Alıştırma metni »
++++++++

Çünkü biz gerizekalıyız

  Yer beğenmeyen , zamanda tutunamayan bireyleriz hepimiz . Hayalleri sırf bu yüzden keşfetmişiz belkide . 
Zamandan ve mekandan ırak olsun istemişiz kendimizi . 
  Geri sarabilelim zamanı , hiç olmadığı kadar dünya özgür olsun isteklerimizde . Sınırsız olsun , güzel olsun dünyamız . 
  Benciliz ne de olsa . O,bu,şu sıfatlarıyla nitelendirdiğimiz herşey, her yer bizim olsun . Kaybolan geri gelsin kaybolmayanlar yok olarak nitelendirilsin . Tanrı olalım hayallerimizde . Benciliz ne de olsa dedim ya . 
  Bedelini ödediğimizi düşündüğümüz herşey bizim olsun isteyelim , isteyelim ki belki bir gün bencilliğimizin farkına varıp , utanabilelim hayata karşı . Zor yaşamları düşünmeden aç gözlülükle dokunarak geçiştirdiklerimizi tuşlayarak bulamadığımızda üzüntünün gerçek boyutlarına ulaşalım . 
  Sıcağın kavurduğu sokaklarda soğuk bir su yerine bir buzdağı isteyelim ve her hayalin gerçekleşmediği noktada hayat güzel bir tokat daha vursun kuru dudaklarımıza .  
  Kelimeler isteyelim hep kendimizi anlatmak için karşımızdakine ve nankörce kullanmayalım kelimeleri karşındaki artık seni dinlemekten vazgeçtiği zamana kadar . Biriktirip bir havuz yapalım kelimelerden beyaz bir kağıda dökülen . Kendi aptallıklarımızı pazarlayalım insanlara . Benciliz ne de olsa . 
  Rakamlardan korkup uzaklaşalım benliğini hissettiğin her bireyden . 
  Nasıl olsa benciliz ya elbet kurtarırız paçamızı bir yerden . 

  Bir renk bile seçemeyelim üstümüze geçirmek için ama dolabımızı insan maskeleriyle donatalım beğendirebilmek için kendimizi . Lüks yaşalım içimizdeki fakirliği farketmeden . 
  Kara kalem hayatlar çizelim kendimize içini dolduracak bir terk renkli kalememiz olmadan . Sonra tekrar isyan edelim , üzülelim ve yine hiç birşey yapmayalım .

++++++++

Bencillik üzerine yazıda "Nasıl olsa benciliz" ifadesinden "fakirliği farketmeden ." ifadesine kadar her şeyi, "dolabımızı" yerine "gardırobumuzu" koyarak yeniden yazar mısın?

Gösterilen kayıtlar »
++++++++

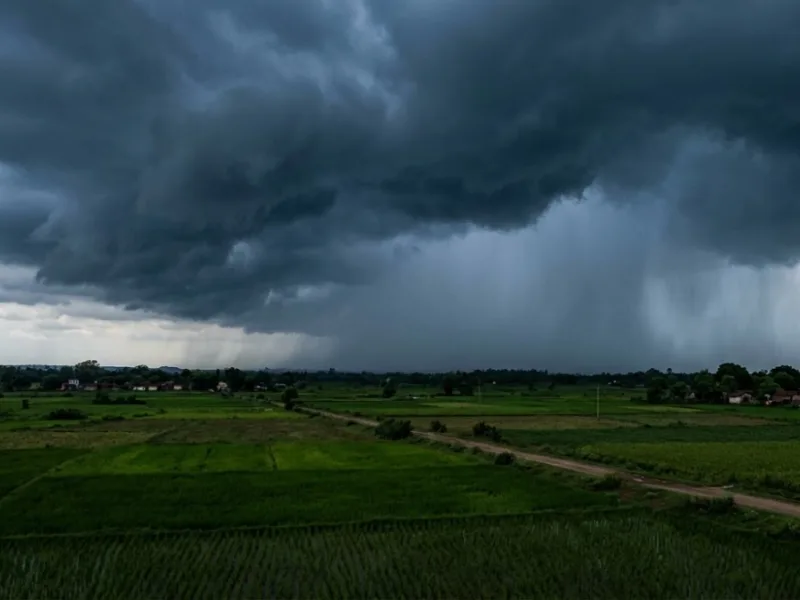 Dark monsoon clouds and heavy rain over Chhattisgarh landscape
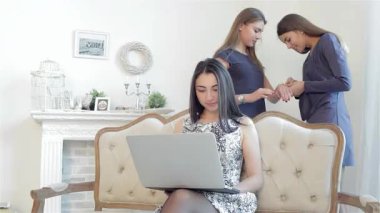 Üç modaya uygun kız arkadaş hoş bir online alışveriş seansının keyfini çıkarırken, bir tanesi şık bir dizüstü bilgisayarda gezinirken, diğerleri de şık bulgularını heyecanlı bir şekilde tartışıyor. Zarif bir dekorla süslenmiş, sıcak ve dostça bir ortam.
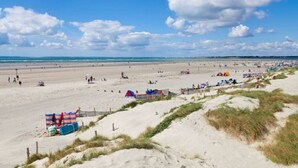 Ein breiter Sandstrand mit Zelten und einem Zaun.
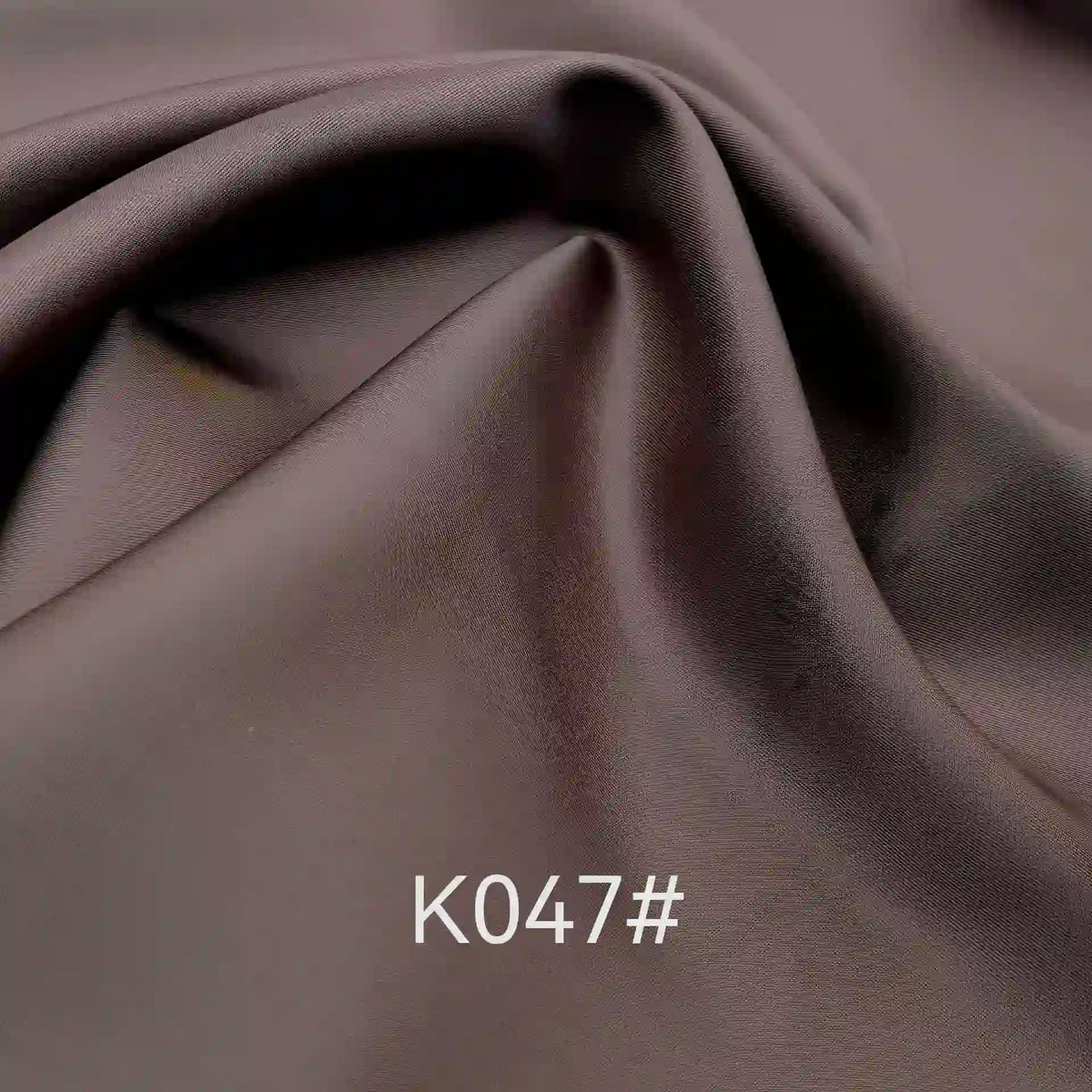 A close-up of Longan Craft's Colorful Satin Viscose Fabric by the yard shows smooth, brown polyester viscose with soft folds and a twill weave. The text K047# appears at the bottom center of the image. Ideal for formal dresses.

++++++++

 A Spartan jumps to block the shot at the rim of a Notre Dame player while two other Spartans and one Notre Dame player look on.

++++++++

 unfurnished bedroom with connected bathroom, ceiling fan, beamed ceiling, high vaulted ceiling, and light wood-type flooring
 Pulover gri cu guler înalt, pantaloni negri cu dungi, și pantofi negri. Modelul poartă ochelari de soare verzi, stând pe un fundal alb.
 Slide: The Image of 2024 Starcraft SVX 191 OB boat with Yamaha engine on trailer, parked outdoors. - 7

++++++++

Yanıt »
Nasıl olsa benciliz ya elbet kurtarırız paçamızı bir yerden . 

  Bir renk bile seçemeyelim üstümüze geçirmek için ama gardırobumuzu insan maskeleriyle donatalım beğendirebilmek için kendimizi . Lüks yaşalım içimizdeki fakirliği farketmeden .